Emergency department (ED) crowding prevents the efficient and effective use of health services and compromises quality. Patients who use the ED for nonemergent health concerns may unnecessarily crowd ED services. In this article we describe characteristics of pediatric patients in the United States who use EDs for nonemergent visits.
We analyzed data from the 2002–2005 Medical Expenditure Panel Survey. The Medical Expenditure Panel Survey is conducted by the Agency for Healthcare Research and Quality and consists of a nationally representative sample of the civilian noninstitutionalized population of the United States. Our study sample consisted of 5512 person-years of observation. We included only ED visits for children from birth to 17 years of age with a specified International Classification of Diseases, Ninth Revision, Clinical Modification diagnosis code. The main dependent variable for our multivariate logistic model was nonemergent ED use, which was constructed by using the New York University ED-classification algorithm. Independent variables were derived from Andersen's Behavioral Model of Health Services Utilization.
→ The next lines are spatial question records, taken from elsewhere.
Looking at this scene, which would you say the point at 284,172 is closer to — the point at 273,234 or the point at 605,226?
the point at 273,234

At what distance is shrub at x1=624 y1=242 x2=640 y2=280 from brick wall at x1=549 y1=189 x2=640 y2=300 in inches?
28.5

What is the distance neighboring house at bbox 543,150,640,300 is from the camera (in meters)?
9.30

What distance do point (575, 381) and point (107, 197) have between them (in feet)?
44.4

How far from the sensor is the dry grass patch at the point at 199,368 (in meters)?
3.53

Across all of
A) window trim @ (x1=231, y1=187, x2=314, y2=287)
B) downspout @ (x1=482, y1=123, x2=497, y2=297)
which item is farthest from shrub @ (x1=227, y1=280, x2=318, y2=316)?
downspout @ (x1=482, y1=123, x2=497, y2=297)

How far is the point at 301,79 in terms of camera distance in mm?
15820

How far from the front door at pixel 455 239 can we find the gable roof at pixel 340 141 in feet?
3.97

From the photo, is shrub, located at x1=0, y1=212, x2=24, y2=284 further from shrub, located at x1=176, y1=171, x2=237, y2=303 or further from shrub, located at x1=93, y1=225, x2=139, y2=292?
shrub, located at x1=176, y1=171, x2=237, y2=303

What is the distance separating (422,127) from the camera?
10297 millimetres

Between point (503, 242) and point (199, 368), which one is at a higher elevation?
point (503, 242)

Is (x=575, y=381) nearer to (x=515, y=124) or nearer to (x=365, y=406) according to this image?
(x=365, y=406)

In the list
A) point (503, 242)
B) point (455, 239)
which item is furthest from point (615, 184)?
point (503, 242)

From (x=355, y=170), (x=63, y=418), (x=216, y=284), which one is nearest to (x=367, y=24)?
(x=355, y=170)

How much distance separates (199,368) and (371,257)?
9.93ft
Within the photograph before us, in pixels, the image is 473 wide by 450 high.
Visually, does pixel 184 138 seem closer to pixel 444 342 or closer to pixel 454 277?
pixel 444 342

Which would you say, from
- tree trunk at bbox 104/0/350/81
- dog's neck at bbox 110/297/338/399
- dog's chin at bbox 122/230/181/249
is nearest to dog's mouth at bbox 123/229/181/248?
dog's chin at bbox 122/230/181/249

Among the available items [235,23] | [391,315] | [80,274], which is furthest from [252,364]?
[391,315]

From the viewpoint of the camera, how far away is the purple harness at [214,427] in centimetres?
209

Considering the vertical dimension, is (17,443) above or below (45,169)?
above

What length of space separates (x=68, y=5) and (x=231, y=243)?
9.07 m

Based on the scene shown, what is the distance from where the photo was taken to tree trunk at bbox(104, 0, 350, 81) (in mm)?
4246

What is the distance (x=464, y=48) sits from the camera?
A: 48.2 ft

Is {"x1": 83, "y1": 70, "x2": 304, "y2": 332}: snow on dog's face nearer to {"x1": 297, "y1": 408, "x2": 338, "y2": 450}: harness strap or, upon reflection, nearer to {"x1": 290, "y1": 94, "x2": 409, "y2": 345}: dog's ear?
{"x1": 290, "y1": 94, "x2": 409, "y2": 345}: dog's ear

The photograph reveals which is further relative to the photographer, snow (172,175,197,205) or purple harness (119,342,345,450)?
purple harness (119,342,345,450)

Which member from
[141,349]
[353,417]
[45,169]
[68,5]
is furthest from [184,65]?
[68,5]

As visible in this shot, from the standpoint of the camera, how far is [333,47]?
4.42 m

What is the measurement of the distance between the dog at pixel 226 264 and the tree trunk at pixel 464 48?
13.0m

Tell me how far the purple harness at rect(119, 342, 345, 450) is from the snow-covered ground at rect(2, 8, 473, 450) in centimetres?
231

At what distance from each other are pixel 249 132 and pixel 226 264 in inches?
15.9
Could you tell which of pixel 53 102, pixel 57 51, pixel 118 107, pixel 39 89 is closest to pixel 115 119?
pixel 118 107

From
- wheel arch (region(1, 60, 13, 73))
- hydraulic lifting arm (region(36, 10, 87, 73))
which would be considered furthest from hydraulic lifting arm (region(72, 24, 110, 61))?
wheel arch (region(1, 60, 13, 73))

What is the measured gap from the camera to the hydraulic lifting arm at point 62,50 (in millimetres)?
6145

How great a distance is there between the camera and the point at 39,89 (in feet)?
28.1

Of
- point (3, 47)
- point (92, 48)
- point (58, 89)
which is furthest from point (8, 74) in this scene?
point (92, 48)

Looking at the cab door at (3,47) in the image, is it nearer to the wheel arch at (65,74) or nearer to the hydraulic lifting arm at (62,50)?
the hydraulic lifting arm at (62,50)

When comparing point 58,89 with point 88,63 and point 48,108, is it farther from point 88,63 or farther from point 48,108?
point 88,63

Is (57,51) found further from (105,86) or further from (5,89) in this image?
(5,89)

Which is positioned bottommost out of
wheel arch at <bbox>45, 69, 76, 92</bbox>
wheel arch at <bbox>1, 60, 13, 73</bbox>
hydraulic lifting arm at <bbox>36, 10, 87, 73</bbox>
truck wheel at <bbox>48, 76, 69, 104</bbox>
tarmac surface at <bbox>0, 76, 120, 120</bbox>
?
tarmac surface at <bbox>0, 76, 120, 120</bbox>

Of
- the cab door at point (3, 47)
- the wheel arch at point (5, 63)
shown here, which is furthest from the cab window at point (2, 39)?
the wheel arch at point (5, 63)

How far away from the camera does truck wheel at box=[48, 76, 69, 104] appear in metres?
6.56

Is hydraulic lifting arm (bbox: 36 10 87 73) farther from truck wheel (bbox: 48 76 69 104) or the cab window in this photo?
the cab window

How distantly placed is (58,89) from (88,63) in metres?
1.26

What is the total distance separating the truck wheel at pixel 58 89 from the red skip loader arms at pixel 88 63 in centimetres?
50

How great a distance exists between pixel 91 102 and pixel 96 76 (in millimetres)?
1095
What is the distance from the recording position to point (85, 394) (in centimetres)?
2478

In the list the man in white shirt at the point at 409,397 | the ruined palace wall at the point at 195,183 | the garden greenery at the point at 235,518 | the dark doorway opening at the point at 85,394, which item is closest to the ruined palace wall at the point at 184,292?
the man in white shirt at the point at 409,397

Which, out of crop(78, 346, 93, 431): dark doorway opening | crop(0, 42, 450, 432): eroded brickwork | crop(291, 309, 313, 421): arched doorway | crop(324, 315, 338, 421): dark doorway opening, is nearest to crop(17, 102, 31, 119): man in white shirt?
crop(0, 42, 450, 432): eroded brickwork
We found that from 2002 to 2005, a nationally representative sample of US children from birth to 17 years of age used EDs for various nonemergent or primary care–treatable diagnoses. Overall, children from higher-income families had higher ED expenditures than children from lower-income families. Children with private insurance had higher total ED expenditures than publicly insured or uninsured children, but uninsured children had the highest out-of-pocket expenditures. We found that children from birth to 2 years of age were less likely to use the ED for nonemergent diagnoses (odds ratio [OR]: 0.13; P < .01) compared with older children. Non-Hispanic black children were also less likely to use the ED for nonemergent diagnoses (OR: 0.40; P = .03) than were non-Hispanic white children.
Children's sociodemographic characteristics were predictors of nonemergent use of ED services.